Sitting down like a stone means taking roots, putting on weight, going down. Meditation is finding out your earth, your roots, being here with all your weight, immobile.
The best is to have your pelvis higher that your knees. That is why you will find useful to use a round, thick enough, firm but not flabby cushion. This cushion will enable you, with crossed legs, to find a stable and firm base during long period (a Buddhist zafu cushion will do well).
Do not be mistaken, finding a good posture will require some experimentation. You may find useful to test traditional oriental positions such as the lotus or the semi-lotus ones. The important thing is that you are feeling comfortable and at your ease.
The goal of settling into a good posture is threefold:
–          It will procure you a stable sensation in your body and this will allow you to free your attention from balance problems and muscular fatigue and to focus, to be centred.
–          It will favour physical immobility which will be reflected by mind stability: the habits of the body condition those of the mind
–          It will enable you to remain sit during a long length of time without having to give way to the meditator enemies: pain, muscular tensions and drowsiness.
At another level meditating like a stone is also acquiring a sense of eternity.

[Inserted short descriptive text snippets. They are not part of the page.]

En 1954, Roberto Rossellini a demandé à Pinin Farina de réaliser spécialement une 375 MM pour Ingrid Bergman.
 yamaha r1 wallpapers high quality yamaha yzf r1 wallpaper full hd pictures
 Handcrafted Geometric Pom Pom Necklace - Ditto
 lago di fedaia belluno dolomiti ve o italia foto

Nature lives with another rhythm. You have eternity behind you and ahead of you. If you are well-centred, you have eternity inside you.
(2)    Taking care of your body: the instructions about orientation (phusis):
Meditation is first of all a posture, but meditation is also orientation. The most important is to settle down with a straight back. Your spine must be straight, with vertebras positioned as a pile of coins, one above the other. Your head must be aligned with the rest of your spine.
All of this must be achieved in a relaxed way. No rigidity: there must not be muscular tensions originating from the fact of keeping a straight back. You are not a soldier. Your spine should be like a poppy with a straight stem and the rest of your body is simply hanged to your spine.
All of this will require experimentation. Generally, our body is full of tensions and defensive postures when we walk or speak or find itself in indolent postures when we relax. None of them are good.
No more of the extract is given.